Each of the five groundwater basins in the San Gabriel River Watershed has been adjudicated as the result of conflicts within and between basins. As a result, the primary groundwater management institution in each basin is a court-appointed Watermaster who makes and enforces rules-in-use. Each Watermaster has court-specified management requirements unique to its basin, but management actions in each basin also have implications for other Watermasters, because of the hydrologic connections between basins. In addition, basin management decisions are affected by other types of institutions, such as water districts and associations, which focus on water provision, information gathering, and strategy formation.
A snapshot summary of each basin in 2023 highlights some of the linkages between the governing institutions in each basin, providing support for our argument that the system is polycentric. Our results indicate that importing or exporting water between basins, sharing administrative processes, and collaborating on water management planning are the key areas of overlap for the Watermasters.
Raymond Basin underlies the northwesterly portion of the San Gabriel Valley and is located in Los Angeles County. In 2023 its Watermaster was the Raymond Basin Management (RBMB). With respect to its key linkages, a portion of the basin’s groundwater production was exported for use in the adjacent Main San Gabriel Basin (MSGB) and there was some sharing of administrative services (Langridge et al. 2016; see also https://www.raymondbasin.org/about and https://www.arroyoseco.org/documents/TZ_MSC_20210511.pdf).

**DATA SECTION**
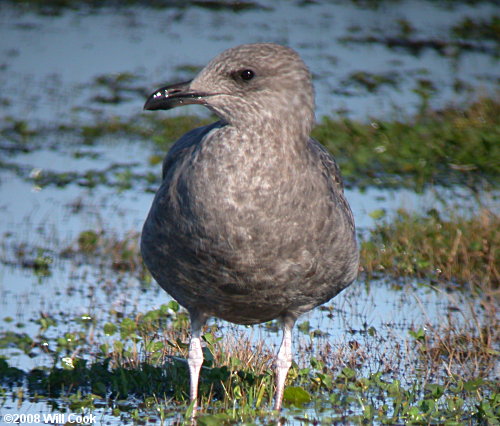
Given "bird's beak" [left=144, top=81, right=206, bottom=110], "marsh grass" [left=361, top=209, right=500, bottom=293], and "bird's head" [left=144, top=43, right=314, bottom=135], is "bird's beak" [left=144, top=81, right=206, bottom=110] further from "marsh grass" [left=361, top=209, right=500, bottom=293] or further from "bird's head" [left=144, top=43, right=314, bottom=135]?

**WHAT YOU NEED TO DO**
Write out the San Gabriel groundwater passage word for word, from "A snapshot summary" down to "for the Watermasters.". The listing isn't needed for anything here.

**RESPONSE TO THIS TASK**
A snapshot summary of each basin in 2023 highlights some of the linkages between the governing institutions in each basin, providing support for our argument that the system is polycentric. Our results indicate that importing or exporting water between basins, sharing administrative processes, and collaborating on water management planning are the key areas of overlap for the Watermasters.